Kendisinden önce gelen kitapları tasdik eder." 
Peygamberlere imanın deliline gelince:
Efendimiz Muhammed (s.a.v.)’e imanın delili ile diğer
peygamberlere imanın delili farklıdır. Efendimiz Muhammed (s.a.v.)’in peygamberliğinin
delili nakli değil aklidir. Çünkü peygamber olduğunu
iddia eden bir kimsenin, Rasül veya Nebi olduğunun delili
peygamberliğine delil olarak getirdiği mucizeler ve bu
mucizelerle desteklenen şeriatıdır.
Efendimiz Muhammed (s.a.v.)’in
peygamberliğinin ve risaletinin delili Kur’an’dır. Zira
Kur’an Muhammed (s.a.v.)'in beraberinde getirdiği şeriattır.
Kur’an’ın bizzat kendisi mucize olup mucizeliği halen geçerlidir.
Buna göre, tevatür yoluyla Kur’an-ı Muhammed (s.a.v.)'in
getirdiği, Allah’ın şeriatı olduğu ve Allah katından
geldiği kesindir.
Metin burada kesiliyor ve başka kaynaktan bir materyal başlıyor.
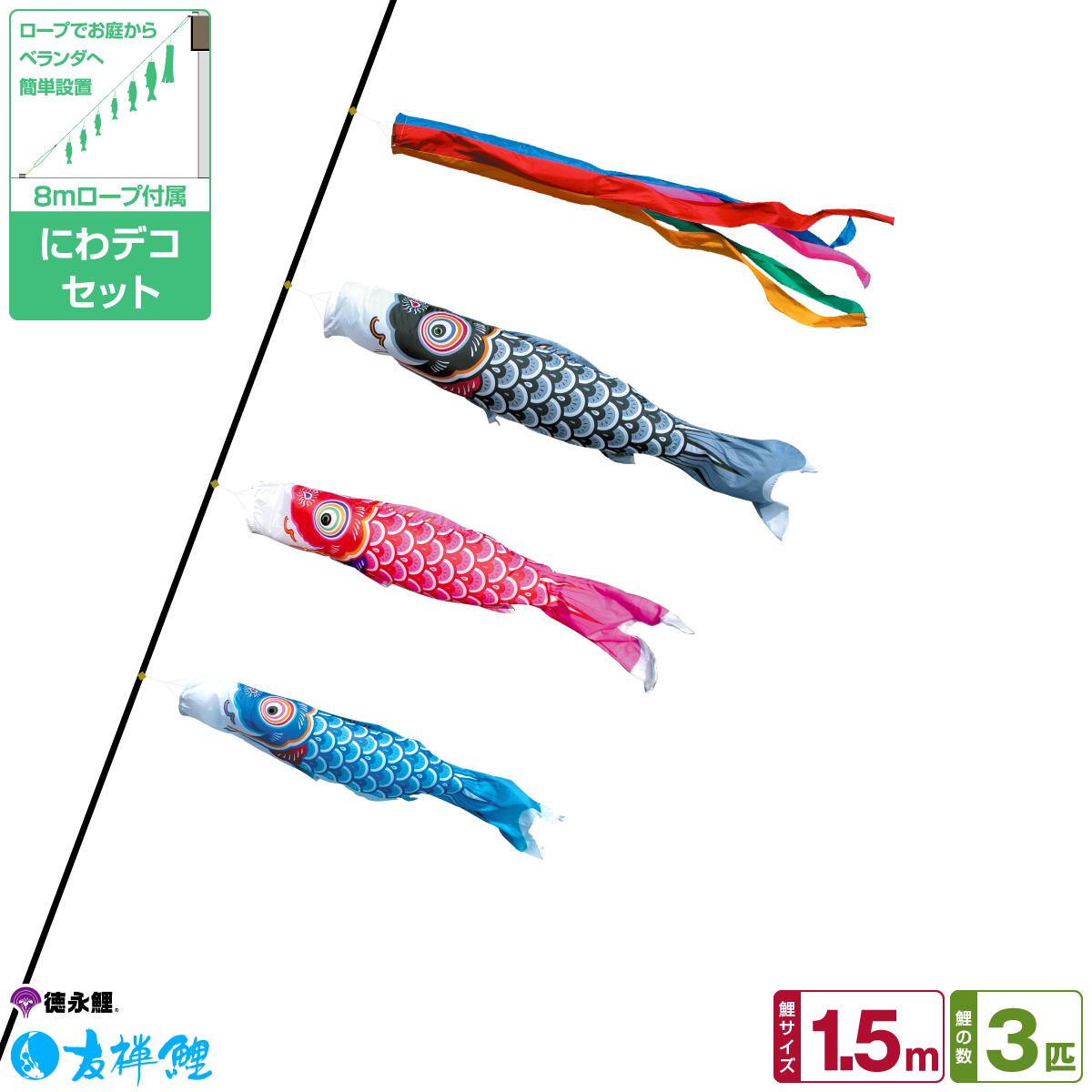 徳永鯉のぼり 友禅鯉 1.5m 6点セット にわデコセット 2019年初節句 端午の節句 こどもの日 こいのぼり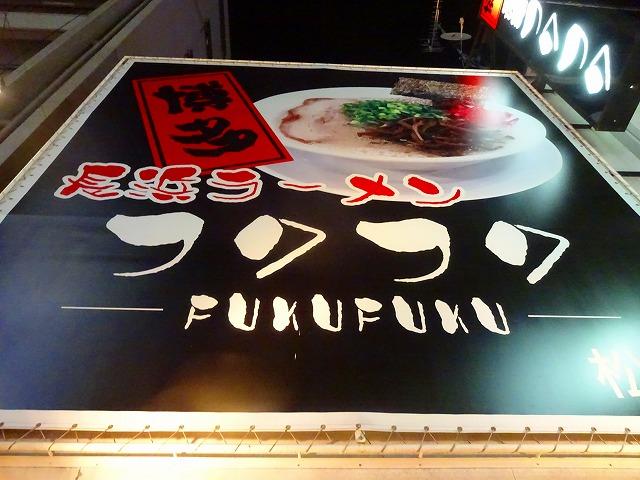 fukufuku4 (1)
Allah’ın şeriatını ise ancak Nebiler
ve Rasüller getirir. Bu da Muhammed (s.a.v.)’in Allah tarafından
Nebi ve Rasül olduğunun akli delilidir.
Diğer peygamberlerin mucizesi ise yok olup
gitti. Şu anda var olan kitaplar ise, aklen Allah’tan
olduklarına delil olamazlar. Çünkü bu kitapların Allah’tan
geldiğini destekleyen mucizeler şu anda yoktur.
Dolayısıyla bu kitaplar efendimiz Muhammed (s.a.v.)’in
dışında diğer peygamberlerin hiç birinin Allah’ın
Nebisi ve Rasülü olduğuna delil olmamaktadır. Onların
peygamberlikleri ve Rasül oluşları ancak nakli delille
sabittir. Allahu Teâla şöyle buyurmaktadır:
"Peygamberler
de, iman edenler de O’na (Rasule) indirilene inandı. Hepsi
de Allah’a, meleklerine, kitaplarına, peygamberlerine iman
etti..." 
"Biz Allah’a, bize indirilmiş olana, İbrahim’e,
İsmail’e, İshak’a, Yakub’a ve torunlarına indirilmiş
olanlara, Musa’ya, İsa’ya verilenlere, peygamberlere
Rablerı tarafından verilmiş olanlara iman ettik. Onların
hiç birinin arasını diğerinden ayırmayız. Biz ona teslim
olmuşlardanız deyin." 
Ahiret günü olan Kıyamet gününe imanın
delili ise akli değil naklidir. Çünkü kıyamet günü
aklen idrak edilemez. Allahu Teâla şöyle demektedir:
"Mekke ve etrafındakileri uyaran mübarek kitaptır.
Ahirete inananlar buna da inanırlar..." 
"Ahirete
inanmayanların kalpleri inkâr edicidir ve onlar büyüklük
taslayanlardır." 
"Ahirete
inanmayanlar kötülük
örneğidirler." 
"Ahirete
inanmayanlar, onlar için elem verici bir azap hazırladık." 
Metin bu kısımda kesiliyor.